She let her hand sink back to her chest, as if she could press away the emptiness behind her ribs. She tried not to let hopelessness overtake her again. She still had to go back. She had to keep trying, and it would be easier now. She would be a good mother.
The next morning there was yet another ceremonial breakfast banquet. Lilly's lack of appetite was no longer just due to the food.
"Excuse me!" she called, over the usual uproar of Munce and Geckle squabbling. "Excuse me, I'd like to make an announcement!"
The few mountain-dwellers nearest her fell silent, but it wasn't until Moosa got up on the table and bellowed for quiet that the volume dropped enough for Lilly to speak.
"I, uh, wanted to thank you all again for your generosity," she began haltingly. She knew it would prompt another flood of chattering about how this was the least they could do, think nothing of it, but she didn't want to be ungracious.
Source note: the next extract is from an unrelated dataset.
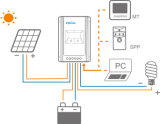 30A, 12/24V Autowork Sonnensystem-Controller MPPT (Tracer3210A)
She waited for the noise to die down again.
"Although you've all been very kind, and I'm honored, I do have to go back home eventually."
A gasp went up from the collective. The handful of chatterboxes who hadn't shut up for the announcement now fell silent as well.
"You mean . . . leave?" said Glenn, the Geckle chancellor.
"For how long?" barked Mobb.
"I mean . . . for . . . good?" ventured Lilly awkwardly.
Uproar broke out.
"You cannot leave!"
"You are the hero of the mountain!"
"The savior of the dungeons!"
"The all-powerful Milly!"
Lilly sank back in her chair, overwhelmed. What was she supposed to do?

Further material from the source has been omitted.